Search code examples
mysqlinnodbmyisamlarge-datadatabase

Mysql MyISAM table crashes with lots of inserts and selects, what solution should I pick?


I have the following situation:

MySQL MyISAM database on Amazon EC2 instance with PHP on a apache webserver. We need to store incomming packages in json in MySql. For this I use a staging database where a cronjob each minutes moves old data with a where DateTime > 'date - 2min' query to another table (named stage2).

The stage1 table has only actual information and contains 35k rows at normal and can contain up to 100k when it's busy. We can reach 50k new rows a minute, which should be about 10k insert queries. The insert looks like this:

INSERT DELAYED IGNORE INTO stage1 VALUES ( ... ), (....), (....), (....), (...)

Then we have 4 scripts running about each 10second doing the following:

  1. grab max RowID from stage1 (primary key)
  2. export data till that rowID and from the previous max RowId a) 2 scripts are in bash and using the mysql export commandline method b) 1 script in node.js and is using the export method with into outfile c) 1 script in php which using the default mysql select statement and loop through each row.
  3. send data to external client
  4. write last send time and last rowid to a mysql table so it knows where it is next time.

Then we have one cronjob each minute moving old data form stage1 to stage2.

So everything worked well for a long time but now we are increasing in users and during our rush hours the stage1 table is crashing now and then. We can easily repair it but that's not the right way because we will be down for some time. Memory and CPU are ok during the rush hours but when stage1 is crashing everything is crashing.

Also worth to say: I don't care if I'm missing rows because of a failure, so I don't need any special backup plans just in case something went wrong.

What I did so far:

  1. Adding delayed and ignore to the insert statements.
  2. Tried switching to innoDB but this was even worse, mainly think of the large memory it needed.

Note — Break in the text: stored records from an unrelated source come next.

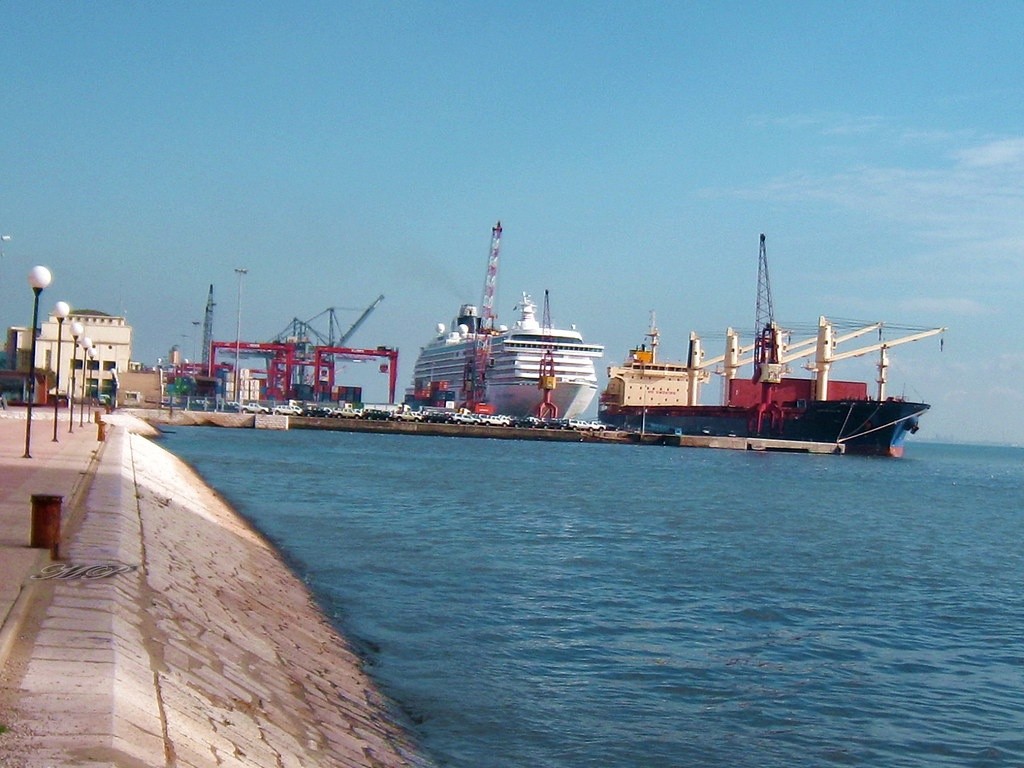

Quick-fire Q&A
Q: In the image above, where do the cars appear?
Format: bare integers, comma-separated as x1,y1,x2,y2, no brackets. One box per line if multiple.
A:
235,399,617,431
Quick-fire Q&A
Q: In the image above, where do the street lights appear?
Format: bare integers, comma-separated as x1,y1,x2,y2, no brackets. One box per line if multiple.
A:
68,322,83,433
86,347,95,422
234,268,248,404
79,337,93,428
53,302,70,445
22,265,52,459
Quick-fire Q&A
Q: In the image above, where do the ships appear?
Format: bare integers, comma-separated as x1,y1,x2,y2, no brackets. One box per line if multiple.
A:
413,293,605,420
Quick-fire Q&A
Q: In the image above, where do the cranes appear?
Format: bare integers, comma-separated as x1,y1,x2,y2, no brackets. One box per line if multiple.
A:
753,233,786,435
201,282,217,377
533,288,559,420
456,220,503,422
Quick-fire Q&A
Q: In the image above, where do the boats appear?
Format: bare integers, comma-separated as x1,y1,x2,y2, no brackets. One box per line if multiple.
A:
598,314,947,460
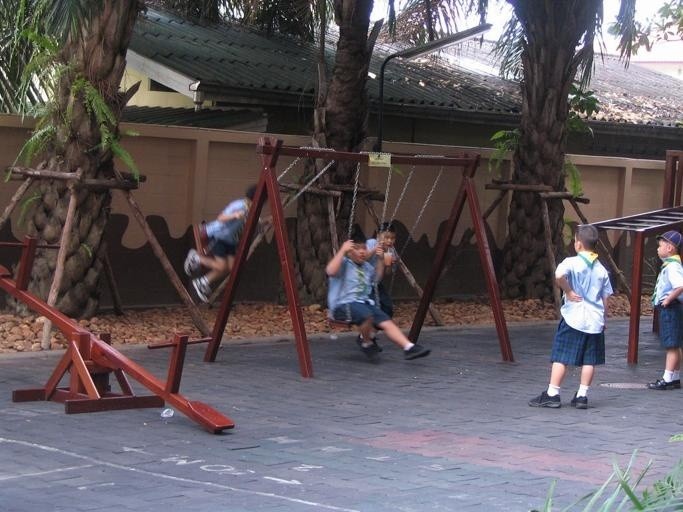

My EC2 currently is a t2.medium which has 4gb memory and 2 vCPU with burst capacity. Following: https://dba.stackexchange.com/questions/27328/how-large-should-be-mysql-innodb-buffer-pool-size and running this query:

    SELECT CEILING(Total_InnoDB_Bytes*1.6/POWER(1024,3)) RIBPS FROM (SELECT SUM(data_length+index_length) Total_InnoDB_Bytes FROM information_schema.tables WHERE engine='InnoDB') A;

    it returned 11gb, I tried 3gb which is the max for my instance (80%). And since it was more instable I switched every table back to myISAM yesterday

  3. recreate the stage1 table structure

What are my limitations?

  1. I cannot change all 4 scripts to one export because the output to the client is different. for example some use json others xml.

Options I'm considering

  1. m3.xlarge instance with 15GB memory is 5 times more expensive, but if this is needed Im willing to do the offer. Then switch to innoDB again and see if it's stable ?
  2. can I just move stage1 to innoDB and run it with 3gb buffer pool size? So the rest will be myISAM ?
  3. Try doing it with a nosql database or a in memory type database. Should that work?
  4. Queue the packages in memory and have the 4 scripts get the data from memory and save all later when done to mysql. Is there some kind of tool for this?
  5. Move stage1 to a RDS instance with innoDB

Love to get some advice and help on this! Perhaps I'm missing the easy answer ? or what options should I not consider.

Thanks, Sjoerd Perfors


Solution

  • Today we fixed these issues with the following setup:

    • AWS Loadbalancer going to a T2.Small instance "Worker" where Apache en PHP handeling the request and sending to a EC2 instance mysql system calling the "Main".
    • When CPU of the T2.small instance is above 50% automatically new instances are launched connecting to the loadbalancer.
    • "Main" EC2 has mysql running with innodb.
    • All updated to Apache 2.4 and php 5.5 with performance updates.
    • Fixed one script acting a lot faster.
    • Innodb has now 6GB

    Things we did try-out but didn't worked: - Setting up a DynamoDB but sending to this DB did cost almost 5seconds.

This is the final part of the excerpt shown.